Rob Celliers, Associated Press
BEYANON, Syria — Anyone who dares try to slip out of the Shiite villages of Zahraa and Nubl is risking their life. Sunni rebel snipers outside are ready to gun them down. Roads out are blocked with barricades and checkpoints. Twice a day government helicopters bring residents supplies in a crucial lifeline.
For more than three months, Syria's rebels have imposed a smothering siege on the villages, home to around 35,000 people, which they say are a den of pro-regime gunmen who have shelled, killed and kidnapped Sunnis from nearby villages.
The scene of bitterness and reprisals between neighbors in the northern Syrian countryside illustrates how the civil war has torn apart the longtime coexistence among ethnic and religious groups under the rule of the secular Baath party of President Bashar Assad and his father before him. It points to the perils of the sectarian divisions that lie ahead for the nation of 21 million as the war worsens.
Zahraa and Nubl make up a small pocket of Shiites, largely Assad loyalists, in the overwhelmingly Sunni region of the north in Aleppo province. The siege has its roots in months of tensions between the two sides since the Sunni-led revolt against Assad began in March 2011. Sunnis in the area say pro-regime gunmen known as Shabiha operated from the two villages, attacking nearby towns as they rose up against Assad. The violence fueled a cycle of tit-for-tat killings and kidnappings and tore apart the social fabric between the sects.
Then in July, rebels overwhelmed most of Aleppo province, driving out government forces and taking control of the region's towns and villages. The tables were turned: Many Assad loyalists fled to Zahraa and Nubl for refuge, and the rebels clamped down with their siege, seeking revenge.
Perhaps more than anyone, Bashar al-Hajji feels the impact of the rift. He's a native of Beyanon, a Sunni village of 5,000 that lies across the main north-south highway from Zahraa and Nubl. He's the only Sunni in town who's married to a Shiite, and his wife of five years is from Zahraa.
"I am caught between the two sides," said al-Hajji, a 28-year-old mechanic who is not just Sunni but follows the sect's most conservative school, Salafism.
His wife's family shuns him and is persistently telling her to leave him and come back to them in Zahraa.
"They know that I am a Salafi, and they think it is permitted for me to kill Shiites," said al-Hajji, sitting in the inner yard of the family's home in Beyanon. "Well, if this is the case, I don't have to go far to kill one," he said smiling while looking at the house.
Al-Hajji limps from a gunshot wound he sustained in February, when a four-member Shiite gang from Zahraa beat and kidnapped him.

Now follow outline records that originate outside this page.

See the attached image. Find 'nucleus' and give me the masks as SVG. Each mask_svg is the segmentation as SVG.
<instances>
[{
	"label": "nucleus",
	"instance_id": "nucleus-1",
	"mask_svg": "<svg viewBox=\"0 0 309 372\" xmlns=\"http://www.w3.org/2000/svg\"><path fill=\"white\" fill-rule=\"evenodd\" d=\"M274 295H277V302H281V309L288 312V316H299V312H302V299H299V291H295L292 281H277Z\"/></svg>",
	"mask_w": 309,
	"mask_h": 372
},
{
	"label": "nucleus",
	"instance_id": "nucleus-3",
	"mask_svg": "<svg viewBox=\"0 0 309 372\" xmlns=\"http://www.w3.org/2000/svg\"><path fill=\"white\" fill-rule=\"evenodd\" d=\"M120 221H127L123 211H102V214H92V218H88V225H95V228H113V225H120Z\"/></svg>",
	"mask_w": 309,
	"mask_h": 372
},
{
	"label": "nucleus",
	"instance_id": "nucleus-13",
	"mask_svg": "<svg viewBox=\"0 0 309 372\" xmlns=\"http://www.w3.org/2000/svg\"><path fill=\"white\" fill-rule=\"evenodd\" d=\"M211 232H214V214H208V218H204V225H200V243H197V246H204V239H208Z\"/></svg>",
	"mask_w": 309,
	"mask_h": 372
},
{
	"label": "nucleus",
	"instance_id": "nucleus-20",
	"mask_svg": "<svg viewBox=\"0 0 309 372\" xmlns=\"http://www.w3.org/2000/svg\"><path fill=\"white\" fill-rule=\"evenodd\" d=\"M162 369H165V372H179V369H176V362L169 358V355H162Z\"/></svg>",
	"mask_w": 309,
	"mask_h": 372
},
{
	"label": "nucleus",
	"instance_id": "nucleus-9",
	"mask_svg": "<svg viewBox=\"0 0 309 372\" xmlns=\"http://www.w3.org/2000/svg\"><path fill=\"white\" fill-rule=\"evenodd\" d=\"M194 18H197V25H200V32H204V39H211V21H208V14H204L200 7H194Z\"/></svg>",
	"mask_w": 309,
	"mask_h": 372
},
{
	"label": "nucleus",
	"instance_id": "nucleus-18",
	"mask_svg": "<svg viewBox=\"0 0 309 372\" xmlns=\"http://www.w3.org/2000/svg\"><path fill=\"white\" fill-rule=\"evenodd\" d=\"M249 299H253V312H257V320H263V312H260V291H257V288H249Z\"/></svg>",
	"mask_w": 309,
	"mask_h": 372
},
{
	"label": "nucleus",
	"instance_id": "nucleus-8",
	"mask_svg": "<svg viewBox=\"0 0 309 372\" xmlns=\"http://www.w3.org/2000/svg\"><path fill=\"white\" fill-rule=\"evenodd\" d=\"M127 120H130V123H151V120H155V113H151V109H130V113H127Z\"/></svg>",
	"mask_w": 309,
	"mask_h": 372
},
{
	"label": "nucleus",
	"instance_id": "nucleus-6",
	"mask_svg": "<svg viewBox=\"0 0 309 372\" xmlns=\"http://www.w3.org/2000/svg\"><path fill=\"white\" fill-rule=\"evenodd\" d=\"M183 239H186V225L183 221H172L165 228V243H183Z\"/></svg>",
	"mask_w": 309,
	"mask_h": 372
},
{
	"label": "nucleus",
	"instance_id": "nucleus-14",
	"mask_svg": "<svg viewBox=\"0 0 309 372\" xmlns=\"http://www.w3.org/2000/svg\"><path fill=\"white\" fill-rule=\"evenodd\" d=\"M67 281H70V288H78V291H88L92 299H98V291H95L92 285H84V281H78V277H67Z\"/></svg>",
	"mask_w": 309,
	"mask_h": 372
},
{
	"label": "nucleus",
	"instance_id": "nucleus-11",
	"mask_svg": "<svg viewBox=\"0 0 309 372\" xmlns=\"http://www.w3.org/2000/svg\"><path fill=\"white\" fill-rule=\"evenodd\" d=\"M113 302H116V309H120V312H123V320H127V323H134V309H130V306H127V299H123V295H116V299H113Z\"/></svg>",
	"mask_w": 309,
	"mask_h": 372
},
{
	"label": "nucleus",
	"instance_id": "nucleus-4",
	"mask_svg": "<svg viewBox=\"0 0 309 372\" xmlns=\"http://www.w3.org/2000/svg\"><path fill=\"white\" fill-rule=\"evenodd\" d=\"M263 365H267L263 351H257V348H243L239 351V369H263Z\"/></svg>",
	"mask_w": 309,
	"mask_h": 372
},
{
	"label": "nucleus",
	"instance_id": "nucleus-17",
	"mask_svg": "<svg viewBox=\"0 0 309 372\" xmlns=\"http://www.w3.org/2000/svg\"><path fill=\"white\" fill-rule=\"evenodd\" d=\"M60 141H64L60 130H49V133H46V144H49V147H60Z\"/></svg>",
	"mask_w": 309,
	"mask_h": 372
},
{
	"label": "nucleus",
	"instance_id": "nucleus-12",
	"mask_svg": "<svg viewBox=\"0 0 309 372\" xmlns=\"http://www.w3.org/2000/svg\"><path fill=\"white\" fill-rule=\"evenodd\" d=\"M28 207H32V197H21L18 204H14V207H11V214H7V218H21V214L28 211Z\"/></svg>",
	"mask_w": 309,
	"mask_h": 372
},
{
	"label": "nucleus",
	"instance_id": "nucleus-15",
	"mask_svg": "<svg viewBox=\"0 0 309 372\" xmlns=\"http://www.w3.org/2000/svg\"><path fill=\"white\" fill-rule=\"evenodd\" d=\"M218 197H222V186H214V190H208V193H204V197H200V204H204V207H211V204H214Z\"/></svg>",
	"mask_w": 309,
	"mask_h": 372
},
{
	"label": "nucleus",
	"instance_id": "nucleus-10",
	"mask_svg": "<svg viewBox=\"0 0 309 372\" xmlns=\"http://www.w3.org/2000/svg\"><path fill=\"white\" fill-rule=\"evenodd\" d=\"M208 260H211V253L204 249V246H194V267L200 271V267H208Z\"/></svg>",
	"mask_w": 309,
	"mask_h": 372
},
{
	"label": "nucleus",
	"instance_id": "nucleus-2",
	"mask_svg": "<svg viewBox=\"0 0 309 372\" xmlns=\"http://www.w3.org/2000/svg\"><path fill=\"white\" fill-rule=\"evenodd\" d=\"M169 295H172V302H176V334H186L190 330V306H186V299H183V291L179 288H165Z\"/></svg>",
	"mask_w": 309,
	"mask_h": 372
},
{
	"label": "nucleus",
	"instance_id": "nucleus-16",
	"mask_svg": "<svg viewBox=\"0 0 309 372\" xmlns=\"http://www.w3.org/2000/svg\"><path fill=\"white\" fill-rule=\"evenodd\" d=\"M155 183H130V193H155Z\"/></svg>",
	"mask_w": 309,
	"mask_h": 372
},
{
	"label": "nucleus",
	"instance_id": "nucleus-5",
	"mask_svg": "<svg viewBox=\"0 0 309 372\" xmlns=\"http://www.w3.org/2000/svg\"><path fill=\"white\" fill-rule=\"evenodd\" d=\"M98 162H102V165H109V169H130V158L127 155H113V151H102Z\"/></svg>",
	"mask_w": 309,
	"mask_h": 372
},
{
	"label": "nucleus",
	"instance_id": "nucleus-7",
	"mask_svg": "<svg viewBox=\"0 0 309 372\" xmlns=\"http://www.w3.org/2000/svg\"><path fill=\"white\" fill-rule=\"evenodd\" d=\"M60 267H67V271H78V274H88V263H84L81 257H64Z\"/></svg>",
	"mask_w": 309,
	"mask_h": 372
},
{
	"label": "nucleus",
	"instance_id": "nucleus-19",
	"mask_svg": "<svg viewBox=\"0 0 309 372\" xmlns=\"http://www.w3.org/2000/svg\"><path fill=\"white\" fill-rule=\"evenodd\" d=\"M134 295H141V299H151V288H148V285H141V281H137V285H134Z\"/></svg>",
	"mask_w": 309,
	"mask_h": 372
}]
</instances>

"Only when my family and others kidnapped about 20 of their own and threatened to kill them was I released," he said. He showed a photograph of himself taken after his release, with his face bruised and a deep cut across his cheek.
He pointed to a neighborhood of Zahraa in the distance and said that it had been home to pro-regime snipers and machine gun nests that shot at "everything that moves" in Beyanon.
"They killed and wounded so many of us, we had to block the road," he said.
His friend, Khaled Mohammed Saraj, a 29-year-old carpenter, was kidnapped by Shiites in July while driving near Zahraa at 6 a.m.
"They kept me in an underground room for six days," recounted the father of two. He said three others were also being held there, and that their captors did not abuse them. They were eventually released in a prisoner exchange.